Embora esteja em queda, o preço ao produtor no Brasil é, segundo Guilherme Portella, diretor de ESG da Lactalis, o quinto mais alto do mundo. “É preciso melhorar a produtividade, de modo que o preço baixe e, ainda assim, remunere bem o produtor”, diz Portella. Uma das companhias que primeiro enxergaram o potencial leiteiro do Brasil, a francesa Lactalis projeta transformar o país em um hub de exportação de lácteos. A empresa consolidou sua presença no Brasil há cerca de dez anos, ao comprar os ativos de laticínios da BRF, que incluíram as marcas Batavo e Elegê e, em seguida, a fábrica e a marca Itambé, da mineira Cooperativa Central de Produtores Rurais (CCPR), a maior cooperativa de captação de leite do Brasil. Hoje, a Lactalis é líder em captação, com 2,7 bilhões de litros em 2024, quando faturou R$ 17 bilhões.

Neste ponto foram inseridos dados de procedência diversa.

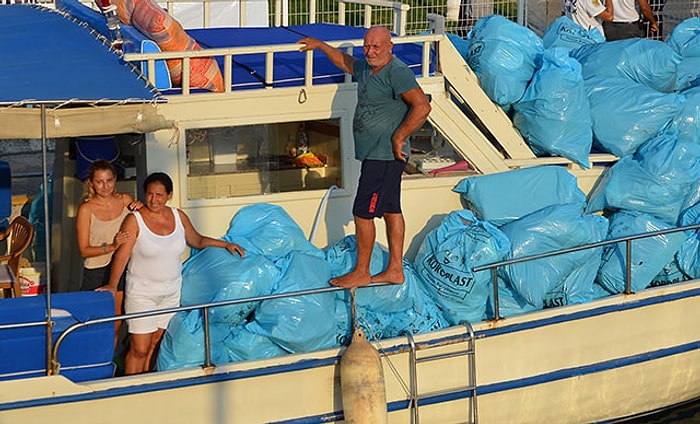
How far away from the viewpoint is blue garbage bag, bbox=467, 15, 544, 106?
760 cm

A companhia adquiriu nos últimos anos várias outras marcas, algumas da suíça Nestlé, e 21 plantas fabris, instaladas em oito Estados, que produzem de compostos lácteos, leite UHT e requeijão a queijos especiais, que já exporta para vários países da América Latina e Estados Unidos. A meta agora é dobrar as vendas em cinco anos, apostando que o setor leiteiro passará por movimento semelhante ao que consolidou o Brasil como grande exportador de aves e suínos nas últimas décadas. Um dos pilares daquele movimento foi a organização de pequenos e médios produtores em cooperativas, que também vem caracterizando a cadeia produtiva do leite. Entre os maiores fornecedores da Lactalis, a CCPR vende exclusivamente para a companhia os cerca de 90 milhões de litros/mês que consegue captar, segundo a empresa.
Após a venda da Itambé, há oito anos, a CCPR concentrou-se em captação, além de nutrição animal, em suas cinco fábricas em Minas Gerais, que produzem cerca de 300 mil toneladas por ano. Neste ano, a companhia desenvolve um projeto de originação de grãos para integração lavoura-pecuária, com apoio da Embrapa e do governo do Estado de Minas Gerais.
O projeto deve ser iniciado ainda neste ano e se consolidar em cerca de dez anos, na expectativa de Marcelo Candiotto, presidente da CCPR. Ao verticalizar a produção, a tendência, ele diz, é garantir empregabilidade, recuperar terras degradadas, ser mais sustentável e reduzir custos. Já a Cooperativa Central Aurora Alimentos, a Aurora Coop, terceiro maior grupo agroindustrial de proteína animal do Brasil, começou a operar com lácteos em 2004, por meio de cooperativas que produziam leite já nos anos 1980. Neste ano, adquiriu a Gran Mestri, ingressando no segmento de queijos especiais. Do faturamento da Aurora Coop, de R$ 24,9 bilhões em 2024 (36,4% no mercado externo), 12% referem-se a lácteos.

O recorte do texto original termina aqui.